WHAT THIS TASK INVOLVES -
Repeat word for word everything from the line containing "In the vertical" down to the end of the items.

RECORDED INFORMATION -
***

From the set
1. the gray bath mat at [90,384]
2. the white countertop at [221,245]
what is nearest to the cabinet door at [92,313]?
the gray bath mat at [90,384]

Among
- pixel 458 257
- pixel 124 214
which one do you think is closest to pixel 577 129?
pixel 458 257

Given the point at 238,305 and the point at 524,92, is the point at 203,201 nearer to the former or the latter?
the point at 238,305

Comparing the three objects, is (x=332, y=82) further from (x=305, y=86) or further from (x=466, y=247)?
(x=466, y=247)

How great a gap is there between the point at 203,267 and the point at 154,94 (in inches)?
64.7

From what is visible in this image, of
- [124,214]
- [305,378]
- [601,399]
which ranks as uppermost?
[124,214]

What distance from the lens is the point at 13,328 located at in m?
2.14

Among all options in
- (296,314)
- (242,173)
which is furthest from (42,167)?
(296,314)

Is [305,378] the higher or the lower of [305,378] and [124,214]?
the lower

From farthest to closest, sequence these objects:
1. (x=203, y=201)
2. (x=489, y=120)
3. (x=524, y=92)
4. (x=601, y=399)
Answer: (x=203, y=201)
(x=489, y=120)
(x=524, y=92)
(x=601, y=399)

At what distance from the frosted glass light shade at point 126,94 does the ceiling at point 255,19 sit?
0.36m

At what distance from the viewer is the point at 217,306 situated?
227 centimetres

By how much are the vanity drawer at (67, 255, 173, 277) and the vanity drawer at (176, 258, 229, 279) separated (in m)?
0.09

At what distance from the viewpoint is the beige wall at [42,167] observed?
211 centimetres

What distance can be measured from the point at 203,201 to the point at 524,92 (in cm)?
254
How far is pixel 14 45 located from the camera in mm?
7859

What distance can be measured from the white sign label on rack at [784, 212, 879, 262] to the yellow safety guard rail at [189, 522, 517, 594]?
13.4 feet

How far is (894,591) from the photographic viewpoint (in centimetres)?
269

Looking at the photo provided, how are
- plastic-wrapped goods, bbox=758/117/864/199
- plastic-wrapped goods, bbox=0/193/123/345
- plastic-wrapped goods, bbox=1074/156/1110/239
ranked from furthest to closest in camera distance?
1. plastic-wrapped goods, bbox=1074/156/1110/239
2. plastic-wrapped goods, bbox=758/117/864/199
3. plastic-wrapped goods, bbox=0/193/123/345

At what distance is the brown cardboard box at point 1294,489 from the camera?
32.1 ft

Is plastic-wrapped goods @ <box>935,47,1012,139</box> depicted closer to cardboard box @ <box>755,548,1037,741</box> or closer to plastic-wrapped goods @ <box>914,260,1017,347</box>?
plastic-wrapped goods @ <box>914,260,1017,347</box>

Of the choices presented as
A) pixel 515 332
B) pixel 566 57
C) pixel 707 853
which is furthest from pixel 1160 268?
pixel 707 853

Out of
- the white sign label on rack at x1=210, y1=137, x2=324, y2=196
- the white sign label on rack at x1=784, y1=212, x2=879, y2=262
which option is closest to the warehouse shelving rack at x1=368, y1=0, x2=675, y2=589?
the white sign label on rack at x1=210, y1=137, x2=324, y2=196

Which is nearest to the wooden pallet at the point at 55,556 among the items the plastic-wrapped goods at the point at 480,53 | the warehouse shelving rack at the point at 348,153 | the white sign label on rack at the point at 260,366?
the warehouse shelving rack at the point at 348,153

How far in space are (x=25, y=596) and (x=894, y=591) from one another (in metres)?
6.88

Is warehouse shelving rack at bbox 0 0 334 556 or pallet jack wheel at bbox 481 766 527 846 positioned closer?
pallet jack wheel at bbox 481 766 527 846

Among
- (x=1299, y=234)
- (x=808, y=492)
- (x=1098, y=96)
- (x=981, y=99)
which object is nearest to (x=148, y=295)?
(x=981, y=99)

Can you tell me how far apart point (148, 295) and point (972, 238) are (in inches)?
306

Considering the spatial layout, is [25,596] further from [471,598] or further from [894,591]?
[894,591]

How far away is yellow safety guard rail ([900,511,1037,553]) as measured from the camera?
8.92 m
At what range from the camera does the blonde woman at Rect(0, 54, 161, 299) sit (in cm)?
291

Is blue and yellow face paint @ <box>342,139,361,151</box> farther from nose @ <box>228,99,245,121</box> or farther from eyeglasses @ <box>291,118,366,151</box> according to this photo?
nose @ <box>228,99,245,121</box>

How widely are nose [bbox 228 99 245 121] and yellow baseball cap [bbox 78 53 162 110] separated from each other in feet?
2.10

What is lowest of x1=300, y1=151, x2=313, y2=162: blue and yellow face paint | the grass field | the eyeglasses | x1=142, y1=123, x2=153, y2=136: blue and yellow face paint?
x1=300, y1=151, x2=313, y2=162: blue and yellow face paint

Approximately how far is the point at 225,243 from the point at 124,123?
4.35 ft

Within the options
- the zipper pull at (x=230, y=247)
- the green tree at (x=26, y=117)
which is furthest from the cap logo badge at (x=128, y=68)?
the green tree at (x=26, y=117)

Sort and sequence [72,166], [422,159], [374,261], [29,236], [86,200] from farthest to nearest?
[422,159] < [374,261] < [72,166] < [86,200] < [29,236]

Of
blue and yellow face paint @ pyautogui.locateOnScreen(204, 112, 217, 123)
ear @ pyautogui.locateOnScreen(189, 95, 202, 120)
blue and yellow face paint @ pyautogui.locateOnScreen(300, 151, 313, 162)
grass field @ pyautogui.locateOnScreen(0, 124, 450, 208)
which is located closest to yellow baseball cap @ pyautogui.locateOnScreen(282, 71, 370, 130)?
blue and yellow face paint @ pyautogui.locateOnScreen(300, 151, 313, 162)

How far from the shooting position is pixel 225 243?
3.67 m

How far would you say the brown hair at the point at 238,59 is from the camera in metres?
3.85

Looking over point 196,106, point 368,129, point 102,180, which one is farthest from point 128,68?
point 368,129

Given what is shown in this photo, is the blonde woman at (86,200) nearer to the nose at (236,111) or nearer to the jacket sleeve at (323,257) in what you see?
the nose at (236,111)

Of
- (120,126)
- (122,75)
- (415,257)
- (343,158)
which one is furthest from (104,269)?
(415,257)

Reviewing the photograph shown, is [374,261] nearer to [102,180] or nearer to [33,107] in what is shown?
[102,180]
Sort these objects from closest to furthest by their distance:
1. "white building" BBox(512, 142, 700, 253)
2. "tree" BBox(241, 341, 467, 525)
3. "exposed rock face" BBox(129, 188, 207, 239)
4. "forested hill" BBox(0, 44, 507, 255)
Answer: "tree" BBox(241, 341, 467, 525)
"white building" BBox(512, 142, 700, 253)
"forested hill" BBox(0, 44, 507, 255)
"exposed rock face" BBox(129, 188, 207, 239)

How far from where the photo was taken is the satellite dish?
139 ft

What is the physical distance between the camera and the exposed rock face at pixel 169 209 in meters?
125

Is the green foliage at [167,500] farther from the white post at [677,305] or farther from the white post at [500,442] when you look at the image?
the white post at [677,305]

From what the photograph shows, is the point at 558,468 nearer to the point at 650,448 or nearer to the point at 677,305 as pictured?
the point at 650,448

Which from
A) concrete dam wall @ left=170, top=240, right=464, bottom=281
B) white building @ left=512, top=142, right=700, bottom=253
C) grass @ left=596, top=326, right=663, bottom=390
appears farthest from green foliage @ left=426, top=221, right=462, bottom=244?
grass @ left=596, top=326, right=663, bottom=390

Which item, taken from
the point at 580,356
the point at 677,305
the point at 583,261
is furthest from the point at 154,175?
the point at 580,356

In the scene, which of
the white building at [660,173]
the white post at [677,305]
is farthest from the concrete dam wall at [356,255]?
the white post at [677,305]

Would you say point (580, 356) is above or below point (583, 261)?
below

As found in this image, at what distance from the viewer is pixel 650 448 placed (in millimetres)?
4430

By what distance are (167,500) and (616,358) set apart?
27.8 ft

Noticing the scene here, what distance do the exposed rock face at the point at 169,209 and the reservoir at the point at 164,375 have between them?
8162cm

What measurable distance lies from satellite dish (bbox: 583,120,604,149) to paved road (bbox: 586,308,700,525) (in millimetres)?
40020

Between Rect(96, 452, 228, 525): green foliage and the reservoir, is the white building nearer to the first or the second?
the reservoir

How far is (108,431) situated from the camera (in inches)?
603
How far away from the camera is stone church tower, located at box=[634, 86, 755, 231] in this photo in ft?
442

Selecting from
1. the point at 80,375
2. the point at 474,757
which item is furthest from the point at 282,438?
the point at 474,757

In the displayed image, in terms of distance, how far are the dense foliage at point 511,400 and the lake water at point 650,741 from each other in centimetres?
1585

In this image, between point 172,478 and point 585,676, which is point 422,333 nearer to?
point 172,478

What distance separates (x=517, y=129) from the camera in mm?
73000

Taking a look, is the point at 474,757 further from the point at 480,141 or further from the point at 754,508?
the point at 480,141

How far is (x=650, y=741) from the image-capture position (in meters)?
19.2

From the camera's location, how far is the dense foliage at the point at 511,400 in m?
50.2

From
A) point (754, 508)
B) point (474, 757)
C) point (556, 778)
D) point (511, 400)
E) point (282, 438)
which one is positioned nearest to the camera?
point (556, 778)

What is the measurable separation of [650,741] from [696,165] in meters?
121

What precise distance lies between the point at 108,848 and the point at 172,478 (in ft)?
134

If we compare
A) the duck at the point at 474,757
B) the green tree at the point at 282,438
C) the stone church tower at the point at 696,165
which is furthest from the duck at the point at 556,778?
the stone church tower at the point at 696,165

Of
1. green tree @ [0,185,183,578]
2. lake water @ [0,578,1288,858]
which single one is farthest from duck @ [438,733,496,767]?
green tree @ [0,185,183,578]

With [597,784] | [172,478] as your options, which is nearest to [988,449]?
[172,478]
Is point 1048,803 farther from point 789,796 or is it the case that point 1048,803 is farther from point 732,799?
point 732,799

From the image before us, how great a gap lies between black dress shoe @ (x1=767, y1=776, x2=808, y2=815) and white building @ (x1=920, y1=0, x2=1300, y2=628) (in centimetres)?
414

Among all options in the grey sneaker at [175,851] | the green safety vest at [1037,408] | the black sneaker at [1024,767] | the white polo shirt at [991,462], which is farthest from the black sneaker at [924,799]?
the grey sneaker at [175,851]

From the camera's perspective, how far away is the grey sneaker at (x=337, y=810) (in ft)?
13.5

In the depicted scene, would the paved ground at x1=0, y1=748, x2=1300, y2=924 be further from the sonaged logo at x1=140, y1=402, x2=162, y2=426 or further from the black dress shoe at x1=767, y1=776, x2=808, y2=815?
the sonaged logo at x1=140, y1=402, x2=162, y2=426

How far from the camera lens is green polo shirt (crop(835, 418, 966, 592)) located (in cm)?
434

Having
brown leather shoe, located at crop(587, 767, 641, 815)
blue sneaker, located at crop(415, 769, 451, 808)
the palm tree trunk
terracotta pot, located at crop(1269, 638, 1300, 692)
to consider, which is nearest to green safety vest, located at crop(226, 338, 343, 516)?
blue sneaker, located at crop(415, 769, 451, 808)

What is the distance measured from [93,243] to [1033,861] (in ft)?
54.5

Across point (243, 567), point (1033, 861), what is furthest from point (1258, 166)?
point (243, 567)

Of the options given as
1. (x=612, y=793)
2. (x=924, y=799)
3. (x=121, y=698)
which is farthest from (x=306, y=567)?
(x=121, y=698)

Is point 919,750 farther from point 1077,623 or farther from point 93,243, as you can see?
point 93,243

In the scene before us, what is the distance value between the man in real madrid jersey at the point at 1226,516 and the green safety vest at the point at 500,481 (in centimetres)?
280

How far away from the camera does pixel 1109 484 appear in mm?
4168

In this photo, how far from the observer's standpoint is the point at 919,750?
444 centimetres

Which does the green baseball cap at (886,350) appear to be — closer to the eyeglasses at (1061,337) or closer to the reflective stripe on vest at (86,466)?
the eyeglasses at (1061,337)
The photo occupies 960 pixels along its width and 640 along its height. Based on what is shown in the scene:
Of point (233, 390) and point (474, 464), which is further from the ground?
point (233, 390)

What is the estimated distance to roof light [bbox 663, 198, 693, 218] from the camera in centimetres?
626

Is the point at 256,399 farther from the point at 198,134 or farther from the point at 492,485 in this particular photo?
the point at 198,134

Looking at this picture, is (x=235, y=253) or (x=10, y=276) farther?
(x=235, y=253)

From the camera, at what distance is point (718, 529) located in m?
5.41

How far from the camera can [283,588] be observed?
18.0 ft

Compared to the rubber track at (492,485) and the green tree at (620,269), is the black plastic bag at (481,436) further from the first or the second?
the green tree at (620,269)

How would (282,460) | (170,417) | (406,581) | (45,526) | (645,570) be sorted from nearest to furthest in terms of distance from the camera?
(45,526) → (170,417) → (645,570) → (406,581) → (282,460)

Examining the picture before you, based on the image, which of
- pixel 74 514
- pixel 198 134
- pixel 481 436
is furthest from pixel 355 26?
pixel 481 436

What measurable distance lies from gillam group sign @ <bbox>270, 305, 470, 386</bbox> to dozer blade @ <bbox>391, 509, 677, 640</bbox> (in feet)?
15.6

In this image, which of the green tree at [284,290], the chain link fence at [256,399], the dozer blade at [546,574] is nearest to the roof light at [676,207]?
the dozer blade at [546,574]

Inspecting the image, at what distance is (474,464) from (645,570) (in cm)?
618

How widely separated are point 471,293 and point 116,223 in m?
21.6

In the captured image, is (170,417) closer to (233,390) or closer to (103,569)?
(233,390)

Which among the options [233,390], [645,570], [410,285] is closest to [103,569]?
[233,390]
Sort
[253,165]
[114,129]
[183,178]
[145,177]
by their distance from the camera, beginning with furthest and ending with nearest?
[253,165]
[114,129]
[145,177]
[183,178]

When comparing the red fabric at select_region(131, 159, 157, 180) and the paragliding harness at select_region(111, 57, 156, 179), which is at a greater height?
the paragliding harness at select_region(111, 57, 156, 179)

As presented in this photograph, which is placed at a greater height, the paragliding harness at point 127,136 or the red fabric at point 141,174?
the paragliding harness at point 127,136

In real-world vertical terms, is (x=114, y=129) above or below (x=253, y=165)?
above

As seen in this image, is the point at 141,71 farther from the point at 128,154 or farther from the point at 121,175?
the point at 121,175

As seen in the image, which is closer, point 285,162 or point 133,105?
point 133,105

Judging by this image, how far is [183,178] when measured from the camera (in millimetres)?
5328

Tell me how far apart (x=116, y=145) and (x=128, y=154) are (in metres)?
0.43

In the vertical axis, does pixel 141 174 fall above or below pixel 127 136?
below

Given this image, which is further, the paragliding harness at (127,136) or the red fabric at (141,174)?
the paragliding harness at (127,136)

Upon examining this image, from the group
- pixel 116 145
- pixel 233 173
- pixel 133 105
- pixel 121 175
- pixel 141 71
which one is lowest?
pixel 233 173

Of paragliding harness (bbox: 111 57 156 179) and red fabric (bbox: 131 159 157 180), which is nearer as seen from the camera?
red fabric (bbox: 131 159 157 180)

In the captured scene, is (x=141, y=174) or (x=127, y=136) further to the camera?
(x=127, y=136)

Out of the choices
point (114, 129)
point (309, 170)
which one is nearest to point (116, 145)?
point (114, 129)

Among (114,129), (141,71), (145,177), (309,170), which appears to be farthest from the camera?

***

ANSWER -
In the vertical axis, does pixel 141 174 fall above or below pixel 127 136?
below

Given this image, which is further, the paragliding harness at (127,136) or the red fabric at (141,174)?
the paragliding harness at (127,136)

Upon examining this image, from the group
- pixel 116 145
- pixel 233 173
- pixel 133 105
- pixel 121 175
- pixel 141 71
which one is lowest?
pixel 233 173

Of paragliding harness (bbox: 111 57 156 179) and red fabric (bbox: 131 159 157 180), which is nearer as seen from the camera?
red fabric (bbox: 131 159 157 180)

In the captured scene, is (x=141, y=174) or (x=127, y=136) further to the camera?
(x=127, y=136)

Out of the choices
point (114, 129)
point (309, 170)
which one is nearest to point (116, 145)?
point (114, 129)

Among (114,129), (141,71), (145,177), (309,170), which appears to be farthest from the camera?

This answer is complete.